◆ **Data**
=====

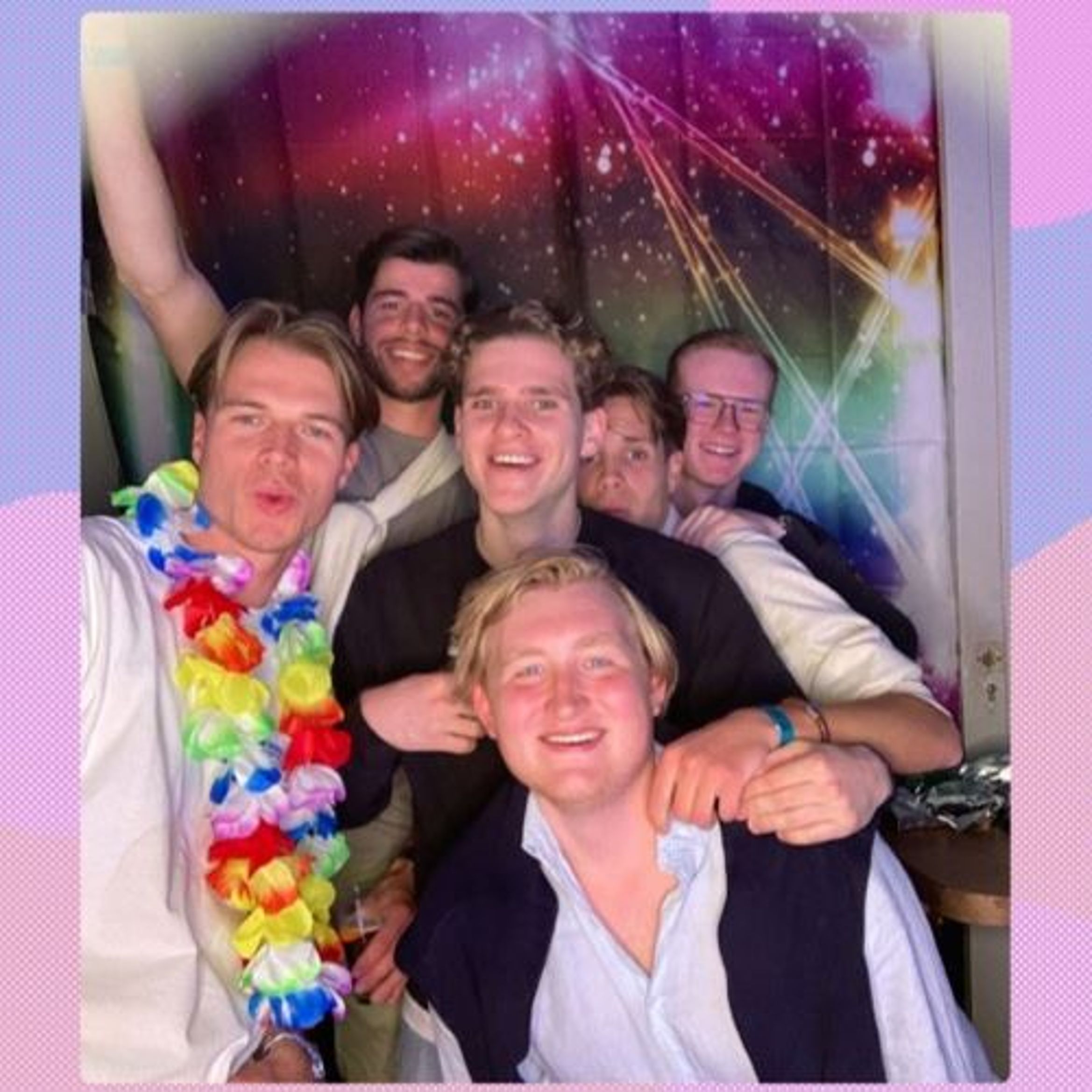 Zomerfeest Business Studies 2024 loading=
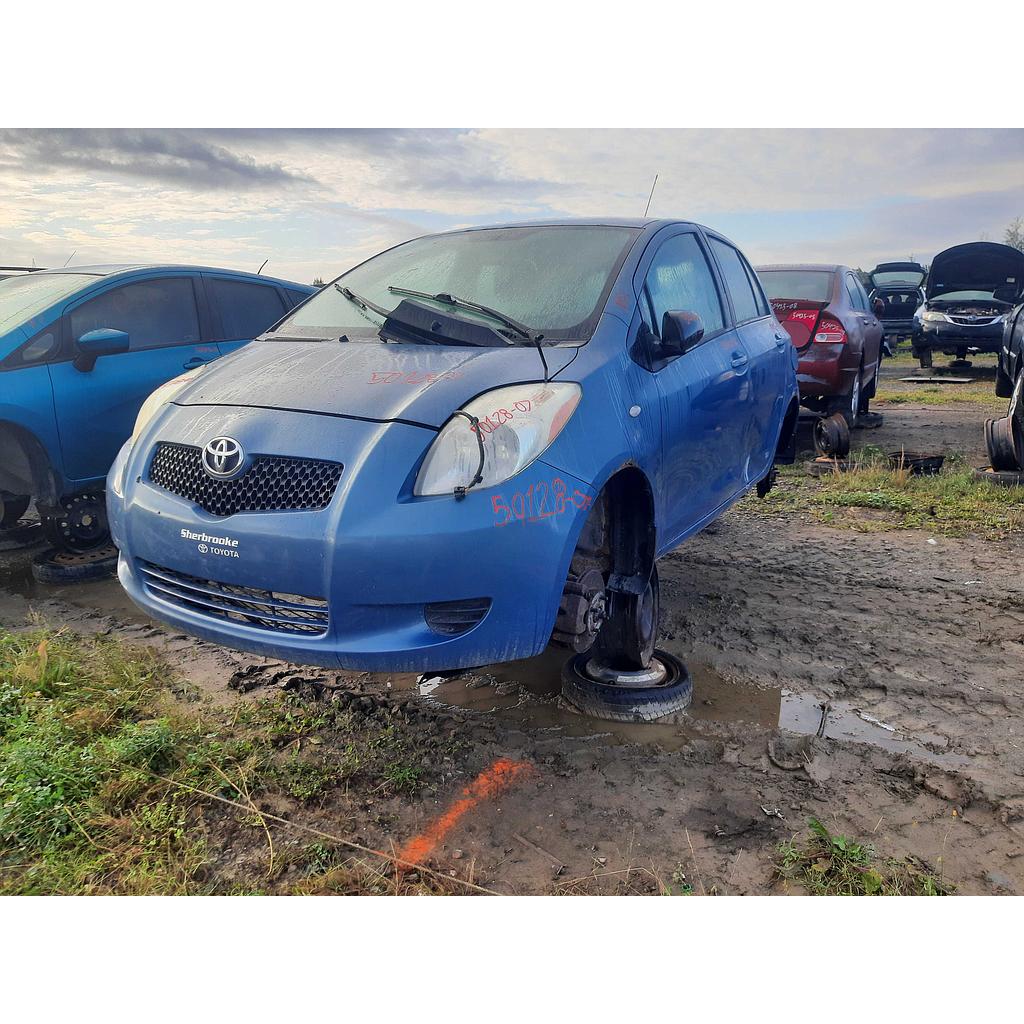 TOYOTA YARIS 2007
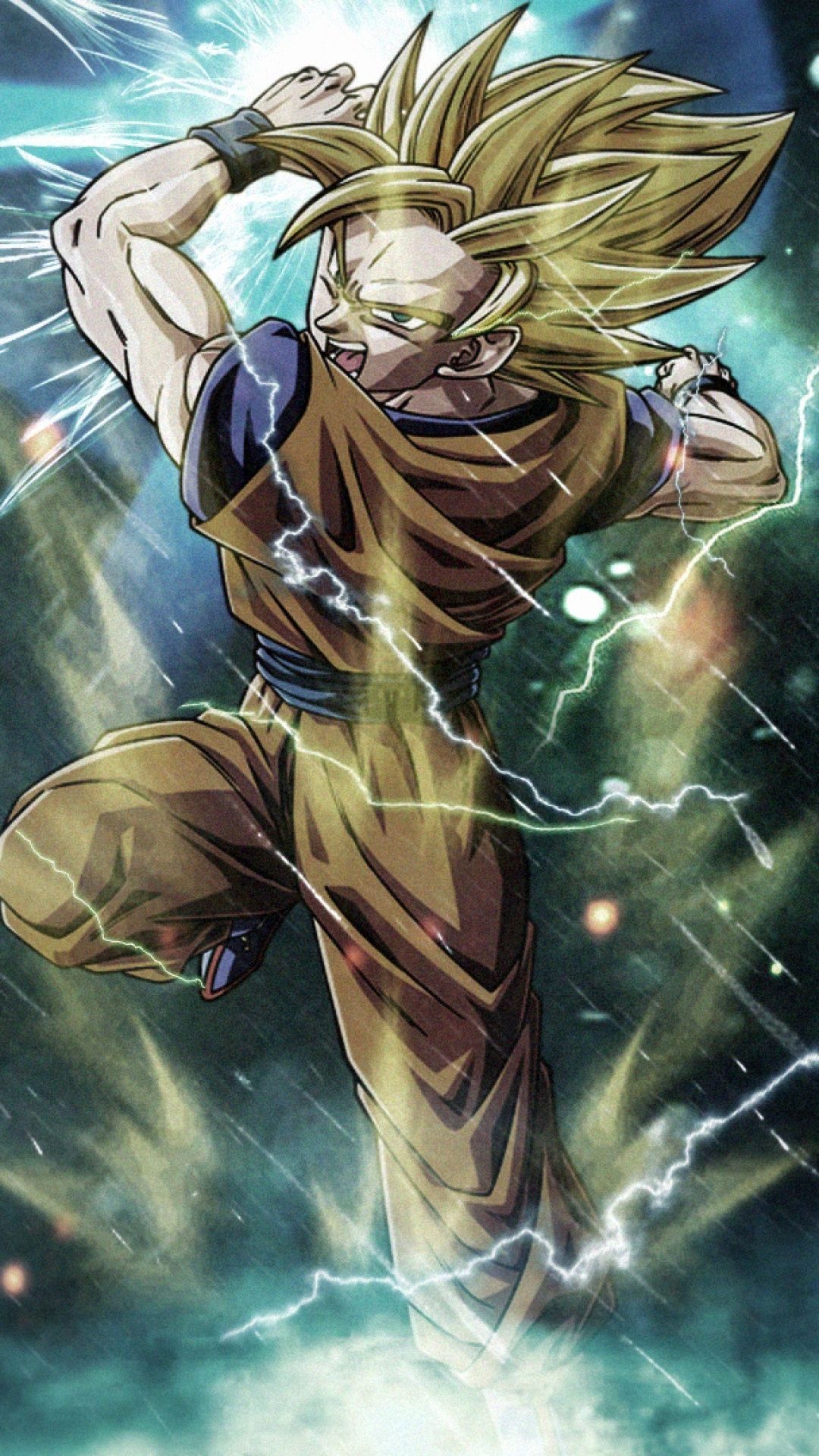 Dragon Ball Heroes iPhone Wallpapers - Wallpaper Cave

=====

◆ **Exercise details**
Output the listing above exactly, pictures omitted.

◆ **Response area**
 Zomerfeest Business Studies 2024 loading=
 TOYOTA YARIS 2007
 Dragon Ball Heroes iPhone Wallpapers - Wallpaper Cave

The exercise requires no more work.